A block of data
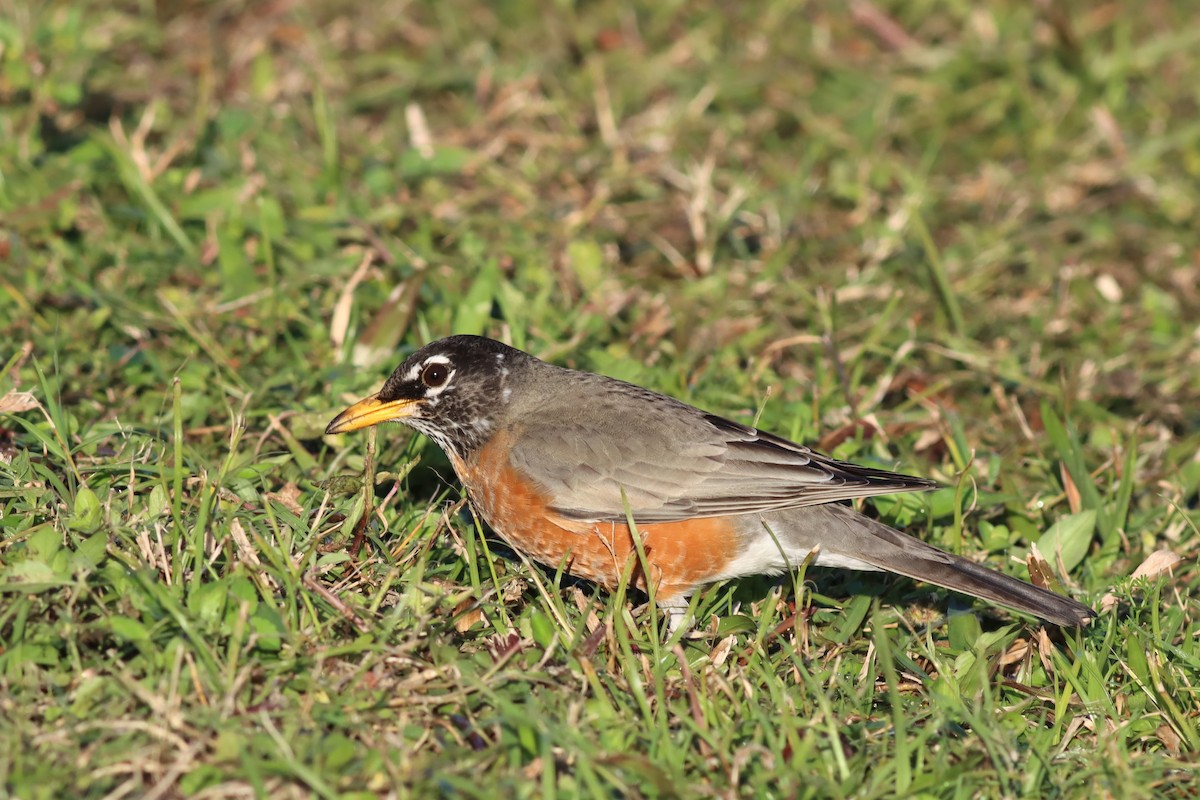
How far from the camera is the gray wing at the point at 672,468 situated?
5.74 metres

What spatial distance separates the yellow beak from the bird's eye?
115mm

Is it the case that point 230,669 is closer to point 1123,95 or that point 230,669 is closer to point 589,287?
point 589,287

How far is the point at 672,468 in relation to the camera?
5875 mm

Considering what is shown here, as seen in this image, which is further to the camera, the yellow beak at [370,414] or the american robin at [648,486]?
the yellow beak at [370,414]

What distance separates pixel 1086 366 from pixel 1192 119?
4.03m

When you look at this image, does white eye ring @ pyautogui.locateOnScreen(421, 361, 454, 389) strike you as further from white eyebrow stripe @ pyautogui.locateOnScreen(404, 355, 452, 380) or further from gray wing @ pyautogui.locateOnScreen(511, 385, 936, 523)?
gray wing @ pyautogui.locateOnScreen(511, 385, 936, 523)

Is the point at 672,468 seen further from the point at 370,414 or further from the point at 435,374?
the point at 370,414

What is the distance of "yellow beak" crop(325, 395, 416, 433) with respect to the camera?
233 inches

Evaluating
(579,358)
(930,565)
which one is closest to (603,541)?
(930,565)

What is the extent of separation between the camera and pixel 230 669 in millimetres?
4504

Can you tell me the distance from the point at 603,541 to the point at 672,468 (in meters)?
0.47

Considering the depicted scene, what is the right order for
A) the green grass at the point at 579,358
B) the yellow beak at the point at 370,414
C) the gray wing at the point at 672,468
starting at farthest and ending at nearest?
the yellow beak at the point at 370,414 → the gray wing at the point at 672,468 → the green grass at the point at 579,358

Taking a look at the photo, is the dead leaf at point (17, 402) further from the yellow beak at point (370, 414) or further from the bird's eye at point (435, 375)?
the bird's eye at point (435, 375)

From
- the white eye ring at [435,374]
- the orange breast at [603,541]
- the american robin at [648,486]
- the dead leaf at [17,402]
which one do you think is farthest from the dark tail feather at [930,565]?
the dead leaf at [17,402]
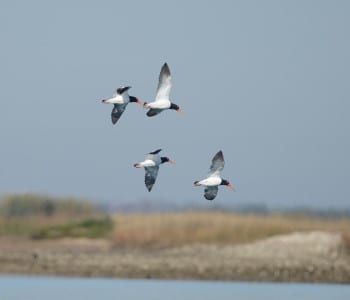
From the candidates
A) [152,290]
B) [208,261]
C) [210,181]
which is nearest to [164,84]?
[210,181]

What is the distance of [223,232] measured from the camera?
1660 inches

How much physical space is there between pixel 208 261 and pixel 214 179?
1192cm

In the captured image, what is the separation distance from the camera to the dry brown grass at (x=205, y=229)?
42.1m

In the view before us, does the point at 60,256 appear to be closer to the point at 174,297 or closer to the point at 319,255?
the point at 319,255

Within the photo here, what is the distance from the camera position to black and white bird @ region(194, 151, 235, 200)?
27.3 metres

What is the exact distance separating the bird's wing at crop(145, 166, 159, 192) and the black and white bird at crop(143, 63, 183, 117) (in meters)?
0.97

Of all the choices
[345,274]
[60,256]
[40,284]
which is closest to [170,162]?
[40,284]

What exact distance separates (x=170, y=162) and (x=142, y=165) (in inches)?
52.4

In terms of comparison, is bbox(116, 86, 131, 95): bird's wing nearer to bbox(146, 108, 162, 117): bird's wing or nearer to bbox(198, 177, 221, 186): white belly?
bbox(146, 108, 162, 117): bird's wing

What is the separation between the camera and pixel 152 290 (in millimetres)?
33344

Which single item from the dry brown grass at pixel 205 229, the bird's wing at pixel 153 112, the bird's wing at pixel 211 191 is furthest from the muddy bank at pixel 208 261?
the bird's wing at pixel 153 112

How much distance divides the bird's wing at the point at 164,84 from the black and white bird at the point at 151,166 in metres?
0.93

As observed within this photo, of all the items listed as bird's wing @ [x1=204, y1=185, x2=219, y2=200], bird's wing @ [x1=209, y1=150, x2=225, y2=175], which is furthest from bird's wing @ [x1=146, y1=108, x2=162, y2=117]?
bird's wing @ [x1=204, y1=185, x2=219, y2=200]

Direction:
Find every line in the block of data above that contains the word "leaf", with case counting, and copy those lines.

Expected answer:
Taking a look at the photo, is the dead leaf at point (17, 402) further from the yellow beak at point (370, 414) or further from the bird's eye at point (435, 375)?
- the dead leaf at [17,402]
the dead leaf at [17,402]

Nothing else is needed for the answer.